Ebenfalls 1998, dem Jahr also in dem die ersten offiziellen Berichte des Europäischen Parlaments begannen, das amerikanische Abhörsystem offen zu hinterfragen, soll ein französischer Spion von einem geheimen Krieg gesprochen haben, der zwischen den Franzosen und den Amerikanern vor sich gehe, bei dem es gelte, in Sachen Nachrichtentechnologie wettbewerbsfähig zu bleiben.

Frenchelon soll von 2 Geheimdiensten, dem DGSE (Direction générale de la sécurité éxterieure), zuständig für die äußere Sicherheit, und dem Militärgeheimdienst DRM, auf die Beine gestellt worden sein, und über 15 Abhörstationen verfügen. Wobei die französischen Exkolonien es praktischerweise erlauben, die elektronischen Lauscher rund um den Globus aufzusperren, wie z.B. auf den französischen Antillen, Réunion, Djibuti und Mayotte (indischer Ozean). Auch die Kouroubasis in französisch Guayana, von der aus die Arianeraketen starten, soll mit einer solchen Abhörinstallation ausgestattet sein, die speziell auf die amerikanischen und südamerikanischen Satellitenkommunikationen ausgerichtet sein soll.

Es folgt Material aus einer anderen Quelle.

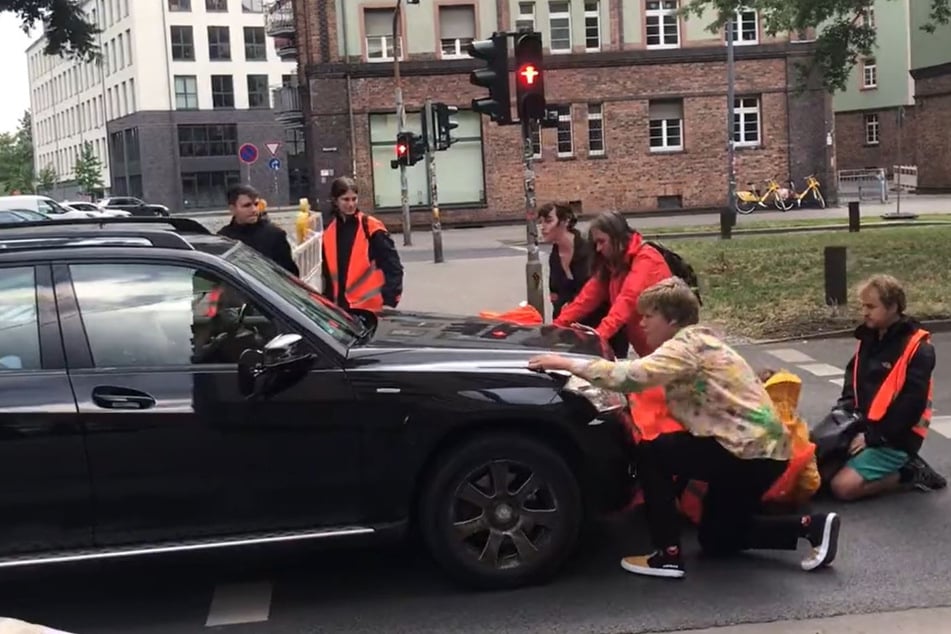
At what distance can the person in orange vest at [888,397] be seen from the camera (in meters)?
5.88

Doch Frenchelon bleibt laut dem „Le Monde“-Journalisten Jean-Marc Manach, ein quasi unerforschtes Territorium in der geheimnisumwitterten Welt der Nachrichtendienste, und hätte bislang nur eine Handvoll Artikel gezeitigt. Und das obwohl schon mehrere parlamentarische Berichte die Existenz dieses Abhörnetzwerkes kleinlaut erwähnt haben sollen. 2004 wurde erstaunlicherweise das französische Fernsehen dazu ermächtigt, eine Reportage auf der militärischen Abhörbasis in Domme, einem kleinen Städtchen im Südwesten Frankreichs, zu drehen. Wobei sich die Armee damals öffentlich mit ihren neuesten Errungenschaften brüstete: Dem Nachrichtensatelliten Helios 2A, der es ermöglichen soll, „einen Panzer von einem Traktor“ zu unterscheiden. Gemeinsam mit den Mikrosatelliten Essaim (Schwarm), die eine Karte aller Sender erstellen sollen, sollen diese Technologien integraler Bestandteil des Echelon made in France sein.

Ob sich nun ein „harmlose“ Igel, der doch bloß frei verfügbare Daten klaubt, zu diesem „nicht existierenden“ Abhörnetzwerk dazugesellt oder nicht, eines steht jedenfalls fest: Dem nicht eingeweihten Bürger und Steuerzahler bleibt bloß noch die bange Frage, ob es die Militär- oder Industriespionage oder die zunehmende Überwachung durch die Behörden (EDVIGE, CHRISTINA HADOPI, usw.) sind, die seine persönlichen Freiheiten am Meisten gefährden. Dies alles im Namen der Sicherheit, die laut Präsident Sarkozy, die „erste aller Freiheiten“ ist.